The five-point awareness code
- Make sure you stay breast aware by following the five-point code:
- Know what’s normal for you
- Know what changes to look for
- Regularly check for changes
- Tell your GP about any changes straight away
- Go for breast screening when invited
(Department of Health 2009)
Know what is normal for you
In the UK around 50,000 women and 400 men are diagnosed with breast cancer each year, accounting for a fourth of all new cancers and 23% of all female cancer cases.
However, whilst the cases of breast cancer in British women is increasing each year, survival rates beyond five years are improving, largely because people are now more aware of breast cancer and along with the NHS screening service, this can lead to earlier detection. Improved treatments, thanks to advances in research, also mean that more people are living longer with the disease.

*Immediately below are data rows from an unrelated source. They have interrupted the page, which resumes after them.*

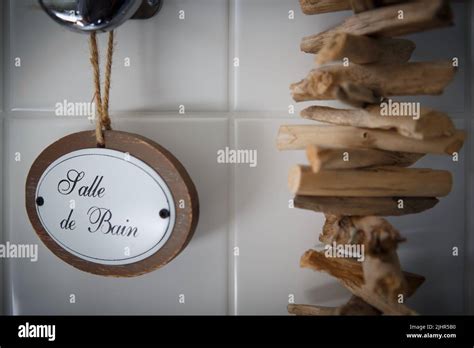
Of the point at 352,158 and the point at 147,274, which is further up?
the point at 352,158

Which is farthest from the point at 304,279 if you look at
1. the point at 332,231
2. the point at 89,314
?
the point at 89,314

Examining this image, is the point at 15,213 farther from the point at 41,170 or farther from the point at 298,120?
the point at 298,120

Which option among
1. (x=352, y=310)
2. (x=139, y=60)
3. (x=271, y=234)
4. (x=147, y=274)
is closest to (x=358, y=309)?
(x=352, y=310)

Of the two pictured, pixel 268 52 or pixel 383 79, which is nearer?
pixel 383 79

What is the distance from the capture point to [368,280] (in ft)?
0.91

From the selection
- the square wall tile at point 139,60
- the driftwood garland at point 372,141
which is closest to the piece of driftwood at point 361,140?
the driftwood garland at point 372,141

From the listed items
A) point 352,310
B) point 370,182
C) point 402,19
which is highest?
point 402,19

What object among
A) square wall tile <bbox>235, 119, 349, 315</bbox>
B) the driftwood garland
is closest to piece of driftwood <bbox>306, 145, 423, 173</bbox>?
the driftwood garland

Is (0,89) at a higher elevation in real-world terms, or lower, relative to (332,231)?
higher

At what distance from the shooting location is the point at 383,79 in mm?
285

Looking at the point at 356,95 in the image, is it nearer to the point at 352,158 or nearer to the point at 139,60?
the point at 352,158

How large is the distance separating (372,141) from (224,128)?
0.50ft

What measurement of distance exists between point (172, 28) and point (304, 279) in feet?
0.94

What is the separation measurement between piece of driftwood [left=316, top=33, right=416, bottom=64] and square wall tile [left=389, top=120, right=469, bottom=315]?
127 mm
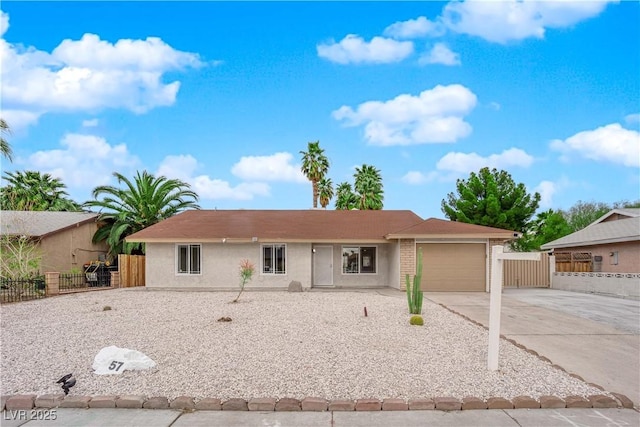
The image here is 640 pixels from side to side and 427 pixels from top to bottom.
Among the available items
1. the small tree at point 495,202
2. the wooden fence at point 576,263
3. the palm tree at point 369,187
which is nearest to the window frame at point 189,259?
the wooden fence at point 576,263

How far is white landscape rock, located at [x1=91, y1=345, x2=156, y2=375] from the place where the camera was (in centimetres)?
668

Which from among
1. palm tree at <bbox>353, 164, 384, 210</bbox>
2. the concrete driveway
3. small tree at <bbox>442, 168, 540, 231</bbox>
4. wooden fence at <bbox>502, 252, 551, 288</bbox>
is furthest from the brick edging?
palm tree at <bbox>353, 164, 384, 210</bbox>

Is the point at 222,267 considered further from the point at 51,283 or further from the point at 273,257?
the point at 51,283

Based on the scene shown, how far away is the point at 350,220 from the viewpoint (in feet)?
79.5

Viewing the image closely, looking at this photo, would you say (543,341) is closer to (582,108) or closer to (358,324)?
(358,324)

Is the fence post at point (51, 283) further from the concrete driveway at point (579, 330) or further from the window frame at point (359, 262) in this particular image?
the concrete driveway at point (579, 330)

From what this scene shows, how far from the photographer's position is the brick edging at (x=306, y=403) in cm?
543

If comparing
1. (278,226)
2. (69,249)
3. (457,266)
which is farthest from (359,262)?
(69,249)

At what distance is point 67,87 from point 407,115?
14.4 metres

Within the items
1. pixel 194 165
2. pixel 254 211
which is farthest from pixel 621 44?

Even though breast cancer in men is rare, around 400 men are diagnosed each year in the UK so it is important they are breast aware too.
Please remember to be breast aware not only during October’s Breast Cancer Awareness Month but throughout the year as well, as early diagnosis saves lives.
Signs and symptoms
Report any changes to your doctor without delay
- A lump or thickening which is different to the rest of the breast tissue
- Continuous pain in one part of the breast or armpit
- One breast becomes larger or lower
- A nipple becomes inverted or changes shape or position
- Skin changes including puckering or dimpling
- Swelling under the armpit or around the collarbone
- A rash on or around the nipple
- Discharge from one or both nipples
3 main risk-factors
There are 3 main risk factors for breast cancer:
- Gender – breast cancer is the most common cancer in women in the UK, with around 50,000 cases diagnosed each year. Men can get breast cancer, but it is very rare (around 400 cases are diagnosed each year).
- Increasing age – the majority of breast cancers (around 80 per cent) occur in women over the age of 50.
- Significant family history – for most people, having a relative with breast cancer does not increase their risk. However, a small number of women may have an increased risk of developing breast cancer because they have a significant family history. A family history may be significant if there are a number of cases of breast cancer in the family, or cases at a young age, or male relatives with breast cancer.